Task brief: Copy the records below exactly as they appear.

Dataset:

▽

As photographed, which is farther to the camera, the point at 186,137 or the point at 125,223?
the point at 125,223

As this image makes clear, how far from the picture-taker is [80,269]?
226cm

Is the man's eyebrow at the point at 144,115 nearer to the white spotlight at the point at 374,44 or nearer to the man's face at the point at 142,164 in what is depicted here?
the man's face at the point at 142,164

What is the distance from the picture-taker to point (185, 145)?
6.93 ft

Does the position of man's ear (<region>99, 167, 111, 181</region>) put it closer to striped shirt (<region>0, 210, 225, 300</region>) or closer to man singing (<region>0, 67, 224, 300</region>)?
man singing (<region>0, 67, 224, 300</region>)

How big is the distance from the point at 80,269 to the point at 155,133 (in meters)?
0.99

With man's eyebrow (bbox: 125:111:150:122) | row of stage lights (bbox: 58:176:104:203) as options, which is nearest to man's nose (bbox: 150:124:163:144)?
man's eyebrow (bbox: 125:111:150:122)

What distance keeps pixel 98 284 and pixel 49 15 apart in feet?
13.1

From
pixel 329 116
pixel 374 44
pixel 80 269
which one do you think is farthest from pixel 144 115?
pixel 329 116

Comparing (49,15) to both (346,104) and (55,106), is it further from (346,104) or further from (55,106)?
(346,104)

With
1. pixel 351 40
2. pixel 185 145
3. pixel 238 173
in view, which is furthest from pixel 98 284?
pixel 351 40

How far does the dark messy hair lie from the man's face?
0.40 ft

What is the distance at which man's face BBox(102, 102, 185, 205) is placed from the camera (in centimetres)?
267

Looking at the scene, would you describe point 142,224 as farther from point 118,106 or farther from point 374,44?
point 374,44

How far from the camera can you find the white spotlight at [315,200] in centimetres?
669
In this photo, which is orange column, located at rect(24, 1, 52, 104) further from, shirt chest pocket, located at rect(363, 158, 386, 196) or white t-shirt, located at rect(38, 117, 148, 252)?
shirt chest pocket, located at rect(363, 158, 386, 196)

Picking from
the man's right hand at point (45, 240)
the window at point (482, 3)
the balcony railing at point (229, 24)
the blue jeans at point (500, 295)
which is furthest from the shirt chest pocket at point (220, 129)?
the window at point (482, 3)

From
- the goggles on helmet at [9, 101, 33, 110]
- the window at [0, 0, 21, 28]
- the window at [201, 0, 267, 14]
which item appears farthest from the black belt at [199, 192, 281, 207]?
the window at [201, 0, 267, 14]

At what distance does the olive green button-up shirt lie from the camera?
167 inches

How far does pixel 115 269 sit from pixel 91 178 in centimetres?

△

Result for this exercise:
As photographed, which is farther to the camera, the point at 186,137 or the point at 125,223?
the point at 125,223

As this image makes clear, how far from the picture-taker is [80,269]?
226cm

Is the man's eyebrow at the point at 144,115 nearer to the white spotlight at the point at 374,44 or nearer to the man's face at the point at 142,164 in what is depicted here?
the man's face at the point at 142,164

What is the distance from the picture-taker to point (185, 145)?
6.93 ft

Does the position of man's ear (<region>99, 167, 111, 181</region>) put it closer to striped shirt (<region>0, 210, 225, 300</region>) or closer to man singing (<region>0, 67, 224, 300</region>)?
man singing (<region>0, 67, 224, 300</region>)

How big is the distance from the point at 80,269 to the point at 155,133 (in meters)?
0.99

With man's eyebrow (bbox: 125:111:150:122) | row of stage lights (bbox: 58:176:104:203) as options, which is nearest to man's nose (bbox: 150:124:163:144)?
man's eyebrow (bbox: 125:111:150:122)

What distance keeps pixel 98 284 and pixel 49 15 apart in feet?
13.1

From
pixel 329 116
pixel 374 44
pixel 80 269
which one do you think is farthest from pixel 144 115?
pixel 329 116

Comparing (49,15) to both (346,104) and (55,106), is it further from (346,104) or further from (55,106)?
(346,104)

With
1. pixel 351 40
2. pixel 185 145
3. pixel 238 173
in view, which is furthest from pixel 98 284?
pixel 351 40

How far does the dark messy hair lie from the man's face?
0.40 ft

What is the distance at which man's face BBox(102, 102, 185, 205) is placed from the camera (in centimetres)?
267

Looking at the scene, would you describe point 142,224 as farther from point 118,106 or farther from point 374,44?
point 374,44

How far from the camera can you find the white spotlight at [315,200] in centimetres?
669
In this photo, which is orange column, located at rect(24, 1, 52, 104) further from, shirt chest pocket, located at rect(363, 158, 386, 196) or white t-shirt, located at rect(38, 117, 148, 252)?
shirt chest pocket, located at rect(363, 158, 386, 196)

Picking from
the man's right hand at point (45, 240)
the window at point (482, 3)
the balcony railing at point (229, 24)
the blue jeans at point (500, 295)
which is furthest from the shirt chest pocket at point (220, 129)?
the window at point (482, 3)

From
- the goggles on helmet at [9, 101, 33, 110]
- the window at [0, 0, 21, 28]
- the window at [201, 0, 267, 14]
which item appears farthest from the black belt at [199, 192, 281, 207]?
the window at [201, 0, 267, 14]

At what distance does the olive green button-up shirt lie from the camera?
167 inches

How far does pixel 115 269 sit from pixel 91 178 in centimetres?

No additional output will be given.